Delmar shot out of bed like it was infested with lice. He put his glasses back on, hurried to get his pants and shoes on and ran down to the kitchen for his truck keys. His chest tightened as he got closer to the sound of the fire trucks. He had the dream-like floating, suspended feeling a driver has when an accident you have no power to avoid is about to happen. Again he thought of Jill, as if she had something to do with this night. Did she curse him? Had he cursed himself by driving her away? Yes. He could freely admit it now. He drove her away. He made it impossible for her to stay. So he would have to fix it. He would have to change and it would be harder than quitting cigarettes. Delmar wondered why the fire trucks blasted their horns on the road to the lake at this hour when no one was on the road. Were they trained to do that or just rubbing it in that they were heroes? He gripped the wheel of his truck and let the worst of thoughts roll in: the cottage in flames with the Petrowitz's trapped in the cellar, the Petrowitz's burned to death — and it's his fault because he forgot to turn the fucking water on. Could this be a manslaughter charge? Would he get sued by their children and his life ruined forever? Would this have happened if he had been different enough for Jill to stay? His future did not exist beyond knowing what the hell happened to the Petrowitz's.

He slid his truck to a halt in the Petrowitz pea stone driveway. No flames. No fire. Not even smoke. He grabbed his flashlight and bolted from the truck and followed the fire hoses around to the back of the cottage. Two or three firemen, holding hoses that were shut off, looked up at him and were as casual as if he was seeing them at Benoit's Bar.

"Hey, Del. The old man's in the cellar."

Without a word, Delmar lowered himself through the bulkhead. He stepped over a garden hose that snaked into the cellar. At the bottom step, he followed the hose with his eyes to the corner where the water heater was and shined his light into the eyes of Vitra leaning against the wall, sweating, his shirt unbuttoned, Lana stroking the grey hair on his chest and the top of his head and two more firemen turning towards Delmar as if anticipating someone else. They all put up one arm to shield themselves from his light.

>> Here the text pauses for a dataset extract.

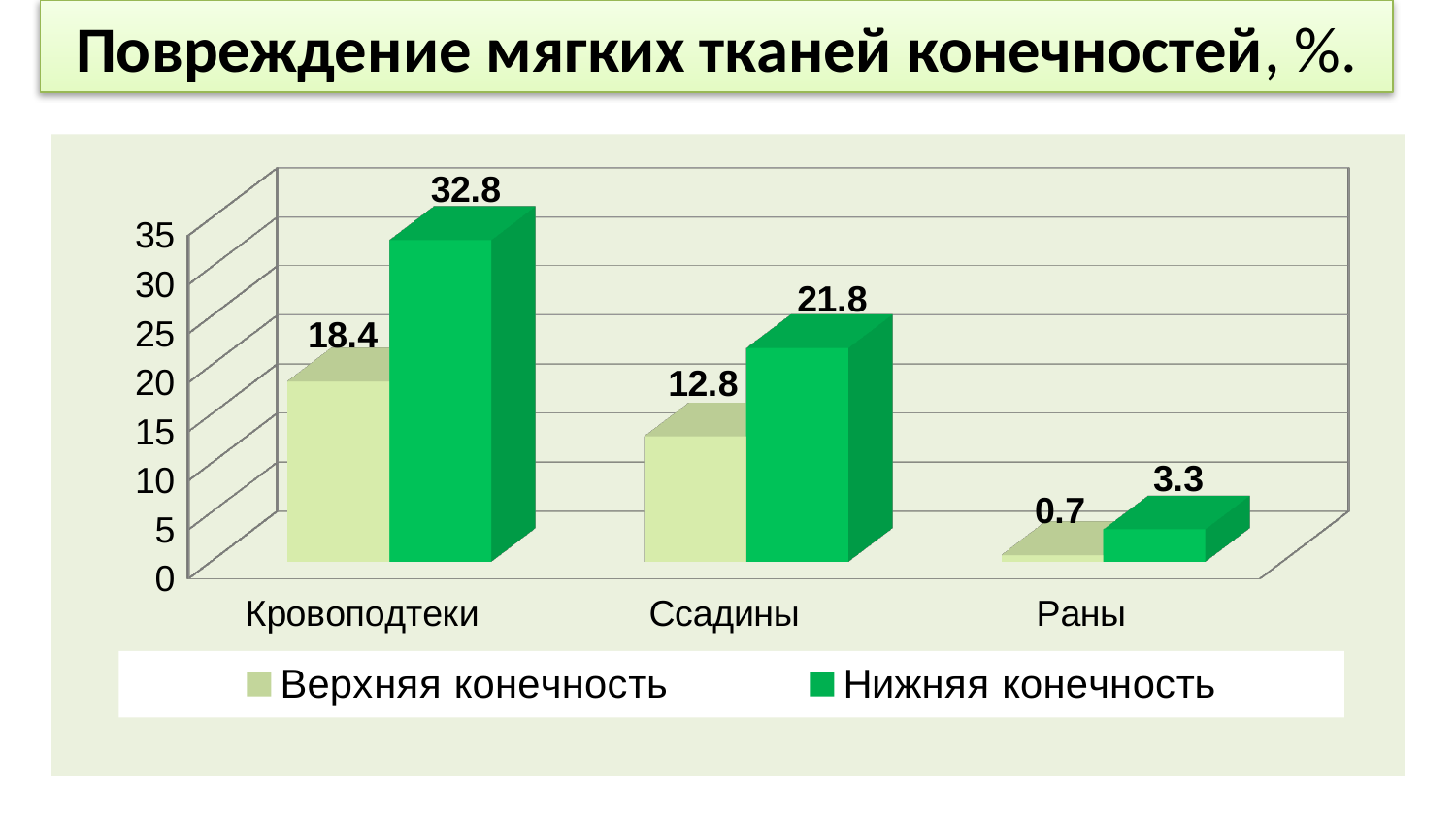
Which category has the highest value for Нижняя конечность? Кровоподтеки What is the difference between the Нижняя конечность and Верхняя конечность values for Кровоподтеки? 14.4 How many series does the legend list? 2 What is the value for Верхняя конечность in the Раны category? 0.7 Which is larger for Ссадины: Верхняя конечность or Нижняя конечность? Нижняя конечность What is the value for Верхняя конечность in the Кровоподтеки category? 18.4 What is the difference between the Нижняя конечность and Верхняя конечность values for Раны? 2.6 What kind of chart is shown on the slide? Bar chart How many categories are shown on the x axis? 3 What is the title of the chart? Повреждение мягких тканей конечностей, %. Which category has the lowest value for Верхняя конечность? Раны What is the value for Нижняя конечность in the Ссадины category? 21.8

Delmar lowered his flashlight.

"Is rescue squad?" piped up Mr. Petrowitz.

"No sweetbuns. It's the plumber," she said coldly.

Delmar approached them, banging a shin on a box, grimacing, leaning over to rub his shin, the firemen parting beside Vitra and Lana.

"Are you all right?" asked Dekmar.

"Vitra start fire with candle. I put out with hose straight away. I save house and Vitra. Vitra's heart not so good." She summarized the events with a passive matter-of-factness, a resignation, a fatigue. Delmar had his life back.

"All because you forget water!" she screamed full force, shaking her finger at him.

It didn't matter. It sailed right over Delmar's head. He had his life back. He had his life back. Tomorrow he'd get Jill back.